Ahhh, another balmy Pennsyltucky Friday in late April. I had to come inside the house twice while mowing the lawn, to put on more seal skins, scarves, gloves, ski goggles, insulated boots and long underwear. There is no feeling in my face and my ears are blue and ringing. Excuse me while I fire up the acetylene torch and attempt to thaw the icicle that has formed on my nose. How's your day?
Total Disclosure: I've never owned a new car. Complete Total Disclosure: I've never owned a car that was made in the same decade as the one I was living in. Sometimes the car was as old if not older than me.
The grand tradition of naming these cars began with my very first: a light blue Oldsmobile. One of my best friends said that it looked like the one that Sgt.Vince Carter (pictured above) from the show "Gomer Pyle" drove; except without the fins on the back. Everyone began to call the car "Vince" or the "Vincemobile".
Instead of a needle, Vince's speedometer had a fat line that would change color from green to orange to red. "Oh no, we've got Vince in the red!" became a commonly heard scream from the back seats.
And then a new phenomena began. People would talk about seeing Vince out and about somewhere. Not me. Vince. "I saw Vince burning down Market Street the other day!" "Vince was sitting outside of the Turkey Hill." "How did Vince end up in that tree?" It began to feel like an out-of-body experience. The car had usurped the owner.
This trend didn't end through the decades. Many cars came and went, followed by a fleet of beat-up vans. They all had colorful names. And, they were all spotted going places without me. This also happened when I was given the nickname "Uncle Raymond". "Yeah, Uncle Raymond was up to his old antics the other night!" "Yeah, I know.
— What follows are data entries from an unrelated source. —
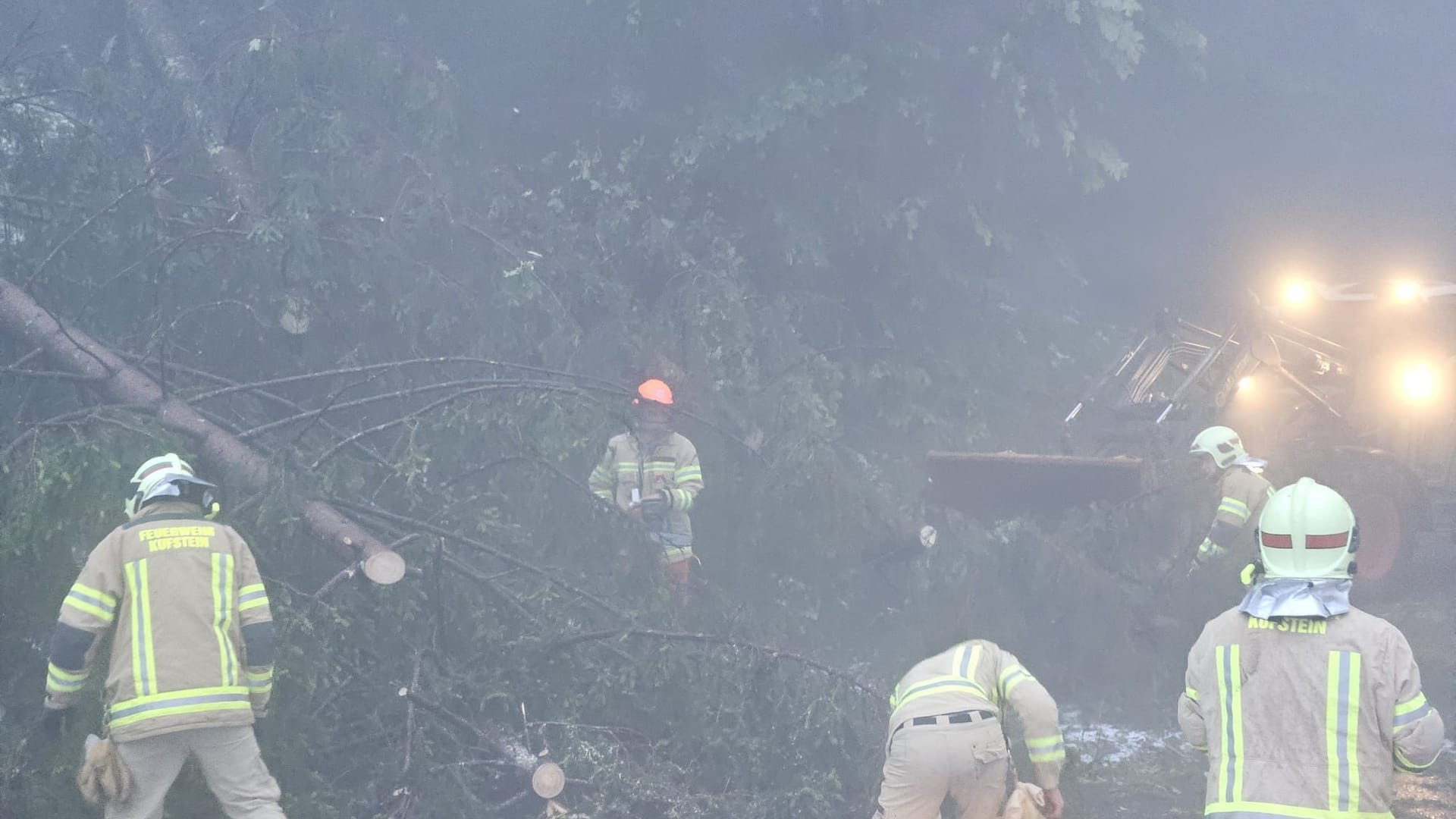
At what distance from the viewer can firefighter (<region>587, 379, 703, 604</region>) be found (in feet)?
24.9

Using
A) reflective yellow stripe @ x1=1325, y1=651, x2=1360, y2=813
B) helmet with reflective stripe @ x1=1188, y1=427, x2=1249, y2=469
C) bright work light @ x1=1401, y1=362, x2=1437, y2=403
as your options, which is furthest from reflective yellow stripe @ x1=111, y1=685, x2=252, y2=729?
bright work light @ x1=1401, y1=362, x2=1437, y2=403

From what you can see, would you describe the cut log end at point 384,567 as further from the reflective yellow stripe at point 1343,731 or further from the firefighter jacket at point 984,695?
the reflective yellow stripe at point 1343,731

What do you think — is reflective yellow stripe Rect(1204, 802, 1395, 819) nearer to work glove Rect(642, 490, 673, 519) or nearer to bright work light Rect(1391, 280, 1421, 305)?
work glove Rect(642, 490, 673, 519)

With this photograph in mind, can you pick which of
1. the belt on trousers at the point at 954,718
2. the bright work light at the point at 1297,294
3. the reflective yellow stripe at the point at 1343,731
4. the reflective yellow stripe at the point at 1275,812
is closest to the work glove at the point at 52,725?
the belt on trousers at the point at 954,718

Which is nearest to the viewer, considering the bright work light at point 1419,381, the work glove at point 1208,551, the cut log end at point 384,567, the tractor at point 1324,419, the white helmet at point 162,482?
the white helmet at point 162,482

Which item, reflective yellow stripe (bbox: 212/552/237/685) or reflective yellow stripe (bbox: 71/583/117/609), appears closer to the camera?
reflective yellow stripe (bbox: 71/583/117/609)

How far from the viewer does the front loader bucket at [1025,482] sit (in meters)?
8.84

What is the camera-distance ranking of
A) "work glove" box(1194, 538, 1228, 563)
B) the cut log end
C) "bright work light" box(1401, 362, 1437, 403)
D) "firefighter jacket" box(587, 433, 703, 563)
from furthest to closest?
"bright work light" box(1401, 362, 1437, 403)
"firefighter jacket" box(587, 433, 703, 563)
"work glove" box(1194, 538, 1228, 563)
the cut log end

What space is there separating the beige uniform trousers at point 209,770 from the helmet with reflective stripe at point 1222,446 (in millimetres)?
6260

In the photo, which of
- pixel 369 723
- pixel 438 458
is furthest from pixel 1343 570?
pixel 438 458

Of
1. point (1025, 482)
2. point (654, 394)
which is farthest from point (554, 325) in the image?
point (1025, 482)

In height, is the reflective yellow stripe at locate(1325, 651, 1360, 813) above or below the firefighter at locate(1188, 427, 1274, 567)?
below

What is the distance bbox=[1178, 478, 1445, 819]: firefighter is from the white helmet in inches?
152

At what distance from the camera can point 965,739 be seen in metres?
3.92
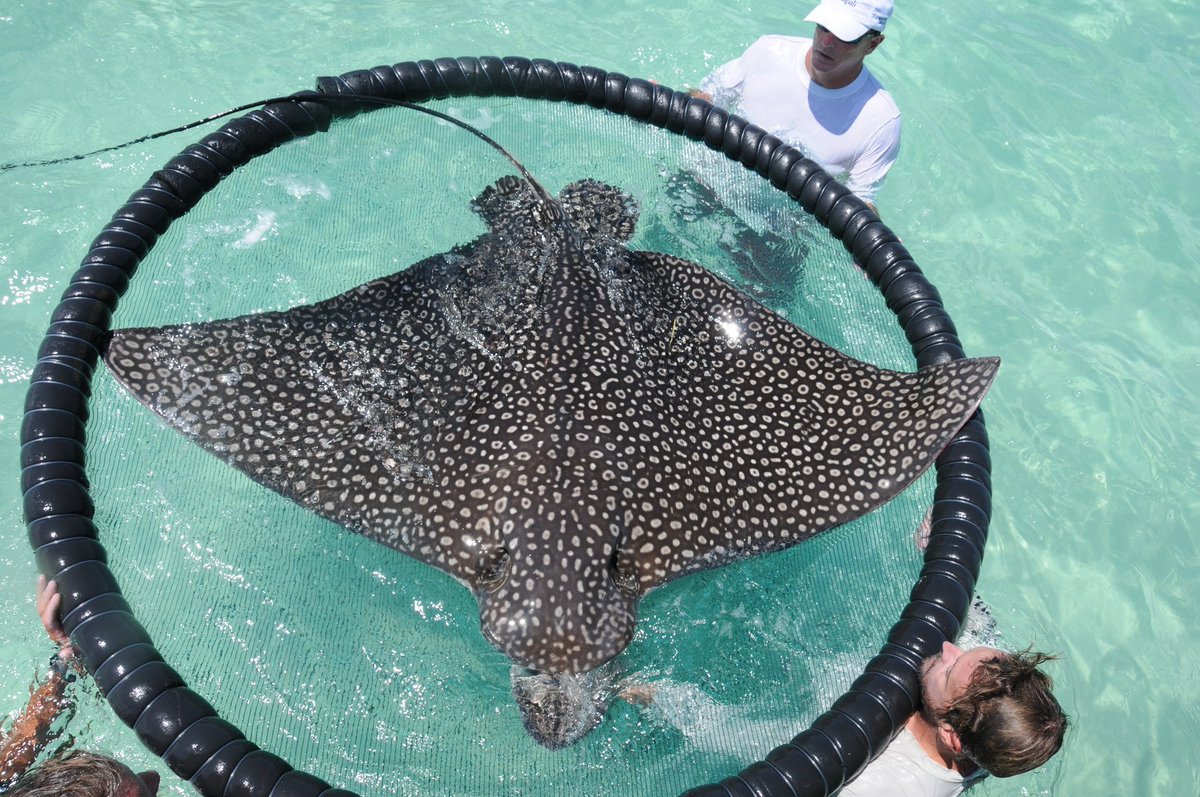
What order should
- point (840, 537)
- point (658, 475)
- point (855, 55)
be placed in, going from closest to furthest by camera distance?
point (658, 475) < point (840, 537) < point (855, 55)

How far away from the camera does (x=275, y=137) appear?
6.16 metres

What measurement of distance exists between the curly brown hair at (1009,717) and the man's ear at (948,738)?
14 cm

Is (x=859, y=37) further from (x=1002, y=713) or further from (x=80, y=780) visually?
(x=80, y=780)

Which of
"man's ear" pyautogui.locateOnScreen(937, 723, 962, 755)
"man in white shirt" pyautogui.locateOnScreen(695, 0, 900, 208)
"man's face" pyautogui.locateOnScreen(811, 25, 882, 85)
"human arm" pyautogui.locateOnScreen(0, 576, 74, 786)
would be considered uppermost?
"man's face" pyautogui.locateOnScreen(811, 25, 882, 85)

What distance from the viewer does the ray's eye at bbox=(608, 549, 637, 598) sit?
3947 millimetres

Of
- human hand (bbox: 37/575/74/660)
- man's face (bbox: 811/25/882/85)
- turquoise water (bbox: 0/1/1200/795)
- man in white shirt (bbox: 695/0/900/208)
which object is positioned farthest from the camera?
man in white shirt (bbox: 695/0/900/208)

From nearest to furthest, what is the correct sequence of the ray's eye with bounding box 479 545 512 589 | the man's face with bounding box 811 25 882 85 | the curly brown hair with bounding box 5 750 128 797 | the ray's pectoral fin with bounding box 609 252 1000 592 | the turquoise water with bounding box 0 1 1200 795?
the curly brown hair with bounding box 5 750 128 797 < the ray's eye with bounding box 479 545 512 589 < the ray's pectoral fin with bounding box 609 252 1000 592 < the turquoise water with bounding box 0 1 1200 795 < the man's face with bounding box 811 25 882 85

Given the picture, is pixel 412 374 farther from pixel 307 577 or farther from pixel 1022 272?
pixel 1022 272

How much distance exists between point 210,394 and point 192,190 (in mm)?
2144

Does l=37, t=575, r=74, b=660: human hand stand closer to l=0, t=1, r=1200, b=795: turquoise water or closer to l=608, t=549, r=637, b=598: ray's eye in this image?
l=0, t=1, r=1200, b=795: turquoise water

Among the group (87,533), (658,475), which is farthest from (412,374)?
(87,533)

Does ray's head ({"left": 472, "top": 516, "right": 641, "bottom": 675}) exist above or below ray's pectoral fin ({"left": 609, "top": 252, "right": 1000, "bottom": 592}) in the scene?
below

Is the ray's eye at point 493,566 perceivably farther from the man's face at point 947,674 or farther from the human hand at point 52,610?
the man's face at point 947,674

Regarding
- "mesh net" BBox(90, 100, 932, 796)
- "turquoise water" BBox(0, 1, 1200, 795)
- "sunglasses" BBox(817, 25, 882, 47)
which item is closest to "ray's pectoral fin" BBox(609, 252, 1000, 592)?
"mesh net" BBox(90, 100, 932, 796)
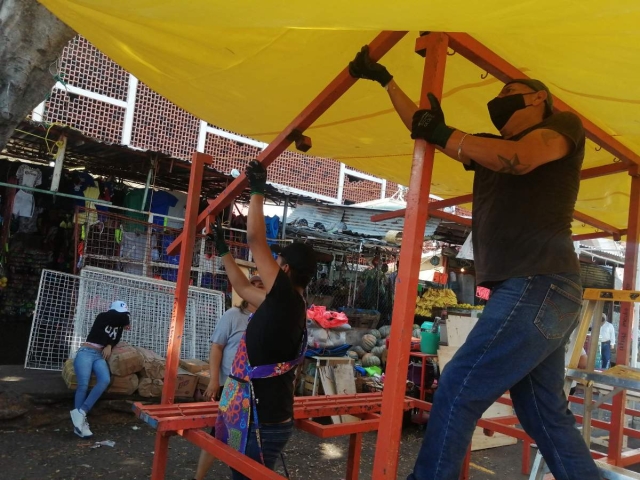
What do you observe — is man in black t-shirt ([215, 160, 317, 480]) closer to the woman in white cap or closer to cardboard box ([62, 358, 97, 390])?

Did you see him..." All of this with me standing right there. Sheesh.
I have now bequeathed (if only symbolically) one of the last of these four wheeled monstrosities to "The Rock Brothers" in my book "In the Seam". It seems only appropriate that they as young long-haired musicians should inherit "Vanikan Skywalker". I hope they take good care of the beast. Total Disclosure: They don't. They end up in the "Seam" by crashing him into an oak tree. Oh, well. He didn't have much life in the old tank anyway.